Estes números poderão querer indicar que os preços dos bens imóveis estão a baixar. Luísa da Guia confirma que sim. “O preço do metro quadrado de, por exemplo, uma moradia citadina, ronda atualmente os 600 euros. No ano 2000 podia estar nos 850 euros. Nos últimos sete anos tivemos períodos em que o valor dos imóveis baixava um por cento ao mês”, lembra. André Henriques confirma estes valores, mas defende que “aqui no concelho os preços, neste momento, se calhar, não estão desvalorizados. Antes é que estavam sobrevalorizados. Havia preços superiores a zonas como Alverca ou Arruda, mais próximas de Lisboa”.
Uma das novidades que o mercado apresenta, são os imóveis da banca, que apesar de representarem apenas dois por cento das vendas de imobiliário a nível nacional, surgem sempre no meio de qualquer conversa sobre este assunto. Dina Silva não se esquece de os referir, porque “com os spreads baixíssimos que os bancos praticam, há possibilidade de ficar com um pagamento inferior a uma renda”, faz notar. Também para André Henriques “os bons negócios dos imóveis da banca são as boas condições que oferecem. Os clientes não têm de pagar a avaliação, além de outras vantagens que a banca proporciona, mas com preços, muitas vezes, acima dos preços de mercado”. Voltamos a João Soares, que explica que “uma das formas que os bancos têm de recuperar créditos é ficar com o bem, neste caso, a casa. Mas um imóvel é um bem oneroso para o banco e portanto, é preciso vendê-lo, porque é um ativo que começa a dar despesa.

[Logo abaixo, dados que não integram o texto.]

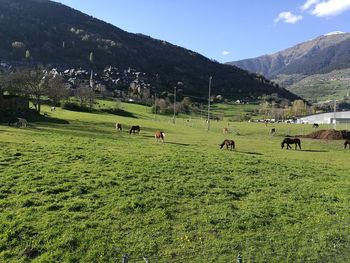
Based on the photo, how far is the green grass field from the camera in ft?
51.2

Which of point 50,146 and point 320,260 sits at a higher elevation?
point 50,146

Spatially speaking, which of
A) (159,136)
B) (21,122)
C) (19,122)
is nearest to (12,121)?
(19,122)

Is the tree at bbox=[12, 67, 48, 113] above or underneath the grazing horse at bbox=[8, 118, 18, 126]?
above

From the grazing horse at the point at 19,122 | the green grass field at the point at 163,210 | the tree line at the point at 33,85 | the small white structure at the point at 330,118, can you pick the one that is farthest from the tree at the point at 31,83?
the small white structure at the point at 330,118

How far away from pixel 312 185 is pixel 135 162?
12875mm

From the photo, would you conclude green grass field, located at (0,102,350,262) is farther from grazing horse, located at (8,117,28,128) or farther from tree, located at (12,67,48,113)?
tree, located at (12,67,48,113)

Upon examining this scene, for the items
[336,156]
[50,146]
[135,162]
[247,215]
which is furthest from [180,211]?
[336,156]

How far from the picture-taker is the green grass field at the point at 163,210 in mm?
Result: 15594

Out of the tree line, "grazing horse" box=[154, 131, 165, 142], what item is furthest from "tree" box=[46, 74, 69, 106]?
"grazing horse" box=[154, 131, 165, 142]

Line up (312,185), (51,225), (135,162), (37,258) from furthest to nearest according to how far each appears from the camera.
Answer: (135,162) → (312,185) → (51,225) → (37,258)

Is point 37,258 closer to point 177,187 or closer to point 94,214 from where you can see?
point 94,214

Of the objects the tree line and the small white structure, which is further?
the small white structure

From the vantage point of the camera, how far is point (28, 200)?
64.2 ft

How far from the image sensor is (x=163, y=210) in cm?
1923
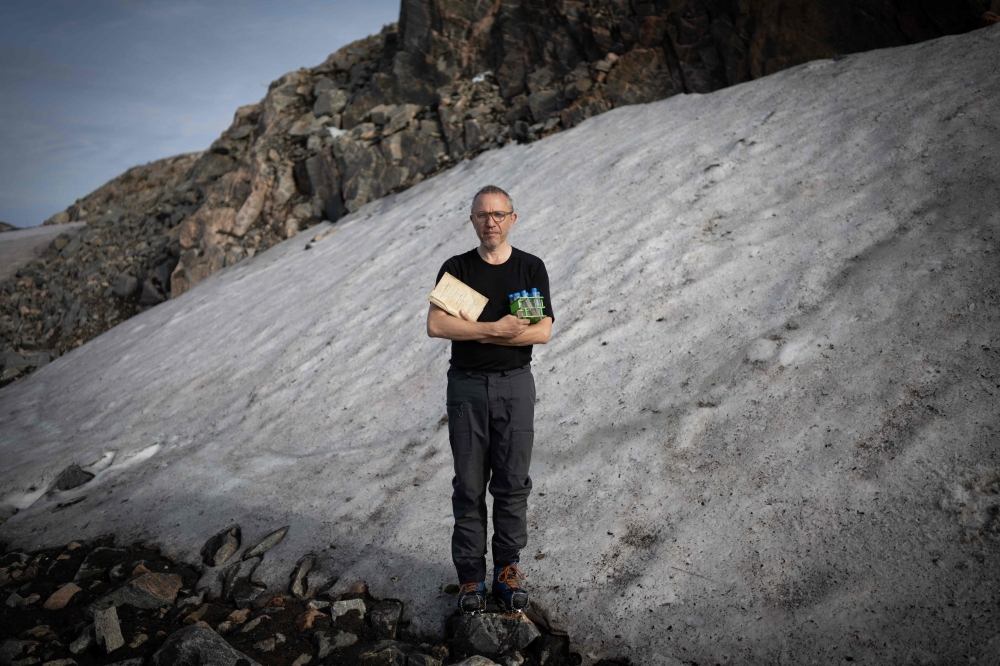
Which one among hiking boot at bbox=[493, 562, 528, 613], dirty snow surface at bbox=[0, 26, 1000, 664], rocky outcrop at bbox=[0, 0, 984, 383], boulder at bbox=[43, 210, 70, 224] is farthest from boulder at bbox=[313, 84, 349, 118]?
boulder at bbox=[43, 210, 70, 224]

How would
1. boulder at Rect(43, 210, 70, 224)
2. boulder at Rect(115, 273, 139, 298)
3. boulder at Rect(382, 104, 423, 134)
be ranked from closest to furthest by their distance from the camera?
1. boulder at Rect(382, 104, 423, 134)
2. boulder at Rect(115, 273, 139, 298)
3. boulder at Rect(43, 210, 70, 224)

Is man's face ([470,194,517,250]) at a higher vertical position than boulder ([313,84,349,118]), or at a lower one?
lower

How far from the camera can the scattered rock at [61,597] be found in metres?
3.86

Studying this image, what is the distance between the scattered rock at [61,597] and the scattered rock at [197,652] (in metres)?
1.40

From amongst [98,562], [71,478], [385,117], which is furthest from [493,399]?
[385,117]

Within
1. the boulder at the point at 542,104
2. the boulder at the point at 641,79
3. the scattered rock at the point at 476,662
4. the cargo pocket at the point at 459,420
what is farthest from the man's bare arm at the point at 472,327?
the boulder at the point at 542,104

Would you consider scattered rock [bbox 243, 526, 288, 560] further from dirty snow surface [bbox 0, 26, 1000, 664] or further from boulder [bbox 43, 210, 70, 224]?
boulder [bbox 43, 210, 70, 224]

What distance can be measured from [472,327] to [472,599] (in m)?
1.46

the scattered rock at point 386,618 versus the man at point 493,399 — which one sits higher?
the man at point 493,399

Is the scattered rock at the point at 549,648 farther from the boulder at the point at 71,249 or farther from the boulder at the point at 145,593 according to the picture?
the boulder at the point at 71,249

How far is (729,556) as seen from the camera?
3.15 m

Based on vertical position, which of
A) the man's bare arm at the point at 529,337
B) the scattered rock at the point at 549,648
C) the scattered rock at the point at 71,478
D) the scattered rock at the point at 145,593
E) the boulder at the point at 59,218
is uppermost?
the boulder at the point at 59,218

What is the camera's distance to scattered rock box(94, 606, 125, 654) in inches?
130

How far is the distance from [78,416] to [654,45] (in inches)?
486
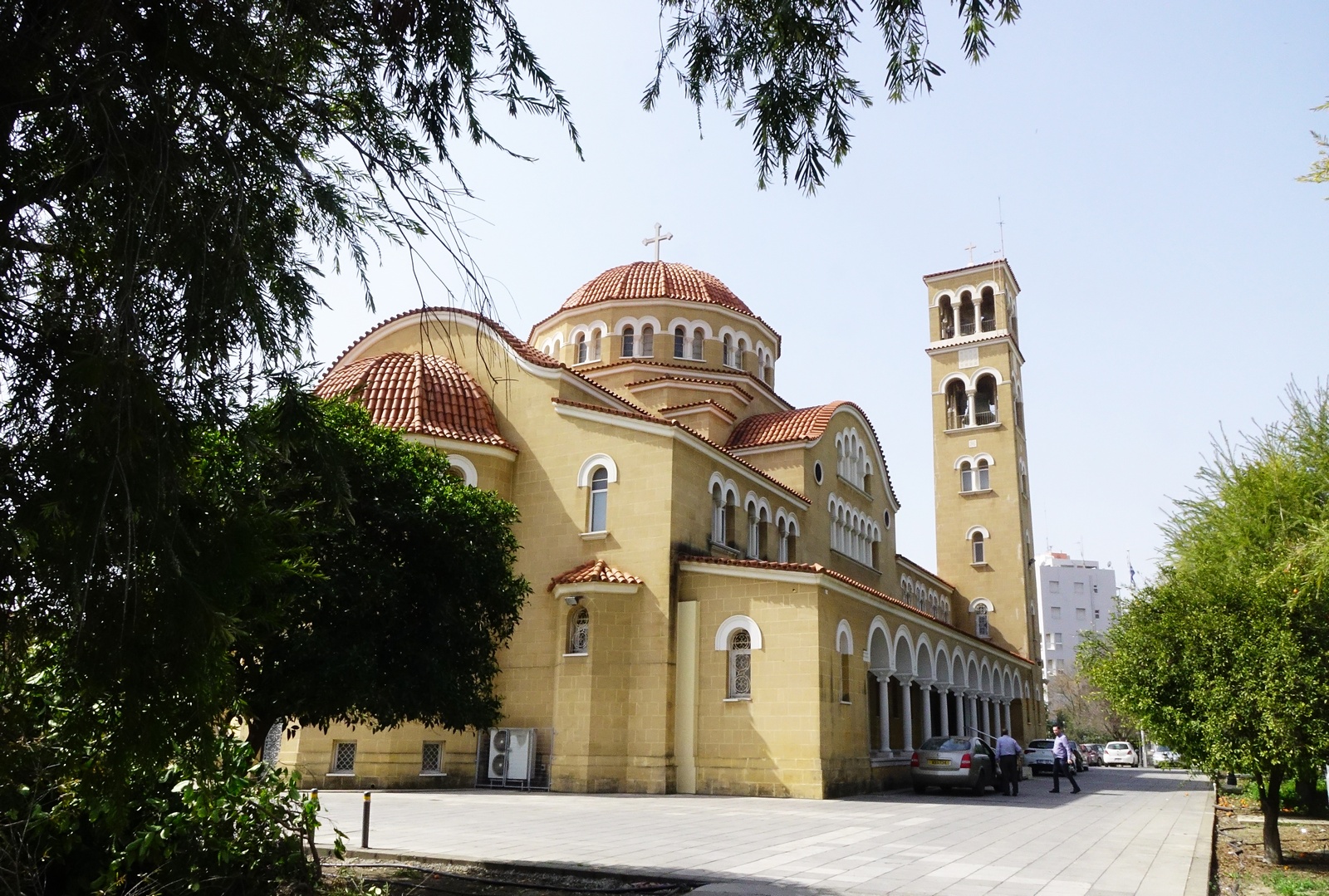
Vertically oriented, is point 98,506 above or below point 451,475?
below

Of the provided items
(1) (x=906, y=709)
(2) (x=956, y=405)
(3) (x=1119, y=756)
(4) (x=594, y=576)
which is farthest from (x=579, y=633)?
(3) (x=1119, y=756)

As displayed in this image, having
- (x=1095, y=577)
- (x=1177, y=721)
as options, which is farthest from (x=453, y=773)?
(x=1095, y=577)

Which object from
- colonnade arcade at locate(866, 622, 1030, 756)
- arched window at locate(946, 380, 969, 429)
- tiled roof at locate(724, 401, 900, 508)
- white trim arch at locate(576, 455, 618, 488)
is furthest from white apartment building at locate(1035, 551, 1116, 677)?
white trim arch at locate(576, 455, 618, 488)

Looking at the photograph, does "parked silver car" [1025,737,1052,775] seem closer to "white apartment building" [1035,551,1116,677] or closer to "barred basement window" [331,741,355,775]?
"barred basement window" [331,741,355,775]

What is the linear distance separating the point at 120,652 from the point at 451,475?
8326mm

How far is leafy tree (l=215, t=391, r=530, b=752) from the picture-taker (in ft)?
31.4

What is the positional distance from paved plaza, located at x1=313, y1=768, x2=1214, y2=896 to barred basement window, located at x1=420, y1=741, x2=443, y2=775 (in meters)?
1.51

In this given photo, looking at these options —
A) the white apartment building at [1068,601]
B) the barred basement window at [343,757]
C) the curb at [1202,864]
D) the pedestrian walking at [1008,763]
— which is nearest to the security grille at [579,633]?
the barred basement window at [343,757]

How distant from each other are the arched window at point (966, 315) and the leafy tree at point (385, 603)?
124ft

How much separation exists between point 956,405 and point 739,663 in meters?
28.3

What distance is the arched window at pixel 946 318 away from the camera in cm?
4597

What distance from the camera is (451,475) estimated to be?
12.5 meters

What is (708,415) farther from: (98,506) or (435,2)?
(98,506)

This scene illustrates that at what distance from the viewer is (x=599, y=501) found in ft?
72.8
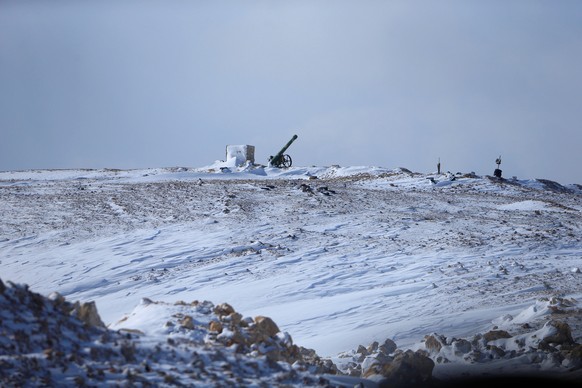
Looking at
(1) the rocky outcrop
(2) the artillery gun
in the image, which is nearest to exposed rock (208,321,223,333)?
(1) the rocky outcrop

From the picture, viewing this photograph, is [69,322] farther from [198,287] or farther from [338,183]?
[338,183]

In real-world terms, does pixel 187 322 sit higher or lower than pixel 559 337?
higher

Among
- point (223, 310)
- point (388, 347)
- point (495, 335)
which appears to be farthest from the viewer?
point (388, 347)

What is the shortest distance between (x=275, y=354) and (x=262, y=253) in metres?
9.31

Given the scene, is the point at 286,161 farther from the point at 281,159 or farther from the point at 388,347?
the point at 388,347

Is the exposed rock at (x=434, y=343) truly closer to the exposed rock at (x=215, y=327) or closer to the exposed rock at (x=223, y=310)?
the exposed rock at (x=223, y=310)

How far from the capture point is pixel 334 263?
15.1 m

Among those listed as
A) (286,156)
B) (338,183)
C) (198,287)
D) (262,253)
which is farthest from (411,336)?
(286,156)

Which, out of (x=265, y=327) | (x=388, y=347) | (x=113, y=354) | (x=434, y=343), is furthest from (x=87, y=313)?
(x=434, y=343)

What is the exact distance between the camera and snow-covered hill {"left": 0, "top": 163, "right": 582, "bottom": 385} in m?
8.83

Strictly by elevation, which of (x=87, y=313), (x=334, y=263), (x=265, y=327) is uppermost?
(x=87, y=313)

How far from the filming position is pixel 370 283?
45.1 ft

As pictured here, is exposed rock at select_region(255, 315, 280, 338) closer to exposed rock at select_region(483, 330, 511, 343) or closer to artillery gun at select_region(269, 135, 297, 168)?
exposed rock at select_region(483, 330, 511, 343)

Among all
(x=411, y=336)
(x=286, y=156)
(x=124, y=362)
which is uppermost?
(x=286, y=156)
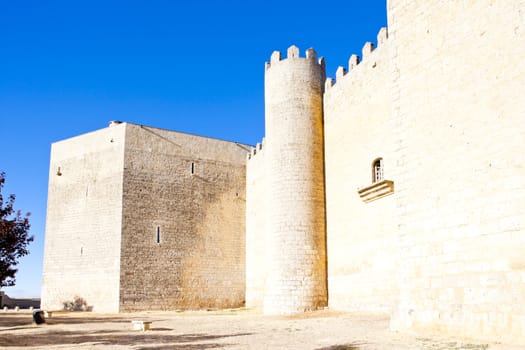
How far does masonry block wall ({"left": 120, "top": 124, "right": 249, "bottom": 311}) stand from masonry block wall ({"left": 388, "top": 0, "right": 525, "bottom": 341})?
42.2 feet

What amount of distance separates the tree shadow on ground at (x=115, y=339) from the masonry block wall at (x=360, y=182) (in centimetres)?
495

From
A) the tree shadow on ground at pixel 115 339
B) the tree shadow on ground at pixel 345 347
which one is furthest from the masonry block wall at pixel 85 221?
the tree shadow on ground at pixel 345 347

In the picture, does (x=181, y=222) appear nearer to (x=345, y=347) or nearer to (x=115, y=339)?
(x=115, y=339)

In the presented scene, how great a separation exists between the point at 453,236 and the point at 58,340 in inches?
263

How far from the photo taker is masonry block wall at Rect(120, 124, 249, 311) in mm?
20312

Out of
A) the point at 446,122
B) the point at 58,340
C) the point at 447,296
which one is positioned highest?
the point at 446,122

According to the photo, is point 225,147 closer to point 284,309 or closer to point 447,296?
point 284,309

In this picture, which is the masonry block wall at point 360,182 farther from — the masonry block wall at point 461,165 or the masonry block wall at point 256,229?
the masonry block wall at point 256,229

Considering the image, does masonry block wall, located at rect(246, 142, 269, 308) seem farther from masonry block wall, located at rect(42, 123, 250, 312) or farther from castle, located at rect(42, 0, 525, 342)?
masonry block wall, located at rect(42, 123, 250, 312)

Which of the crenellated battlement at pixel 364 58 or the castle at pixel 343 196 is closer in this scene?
the castle at pixel 343 196

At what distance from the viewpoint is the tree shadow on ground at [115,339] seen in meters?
8.96

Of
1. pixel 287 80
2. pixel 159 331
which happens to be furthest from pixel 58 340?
pixel 287 80

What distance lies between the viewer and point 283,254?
16672 mm

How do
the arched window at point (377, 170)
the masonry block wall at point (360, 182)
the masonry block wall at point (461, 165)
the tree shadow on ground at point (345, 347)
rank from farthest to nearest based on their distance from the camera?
1. the arched window at point (377, 170)
2. the masonry block wall at point (360, 182)
3. the tree shadow on ground at point (345, 347)
4. the masonry block wall at point (461, 165)
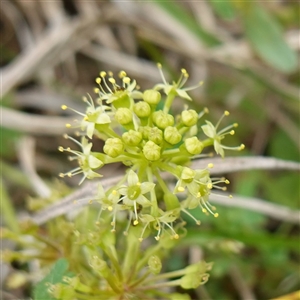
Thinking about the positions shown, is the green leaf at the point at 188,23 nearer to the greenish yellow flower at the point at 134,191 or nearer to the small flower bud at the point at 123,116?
the small flower bud at the point at 123,116

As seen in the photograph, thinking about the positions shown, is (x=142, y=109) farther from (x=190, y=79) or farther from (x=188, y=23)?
(x=190, y=79)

Os ‘spreads’ mínimos beneficiam, de facto, mas os bancos não oferecem melhores condições a estes clientes. Oferecem as melhores que têm”, diz-nos o gestor, enquanto reconhece que a banca “há muitos anos, na corrida pela captação de crédito à habitação fez, sobreavaliações. O que acontece é que, quando os bancos ficam com um imóvel, ficam com ele com um valor acima do valor de mercado, porque o erro já vem da origem”.
Resta saber se investir em imobiliário ainda é um bom negócio. Luísa da Guia não tem dúvidas, “ainda é um bom investimento”, diz, “mas o nosso conselho, para alguém que tenha, por exemplo, 100 mil euros para investir e quiser rentabilizar esse investimento, em lugar de comprar um imóvel de 100 mil euros, é melhor comprar dois de 50 mil”. André Henriques alerta para o facto de estarmos “a passar por um período bom para comprar, nem tanto para vender. As casas estão a desvalorizar e essa tendência vai manter-se. Mas vai haver um momento em que o mercado vai ter de estabilizar. Tem de ser. As casas não podem ser oferecidas. Portanto, há limites para a queda”. Para André Henriques, “o Cartaxo é um concelho que ainda tem algum dinamismo, apesar de querermos sempre mais. Ainda existe procura. Existe vontade de querer ficar cá e ainda há pessoas de fora que querem vir para cá. Há alguns meses vendi uma quintinha em Vale da Pinta a um casal, que vivia na zona de Abrantes e, como trabalhavam em Santarém, decidiram vir para cá. O Cartaxo continua a ser uma terra de oportunidades para quem quiser investir no setor imobiliário”.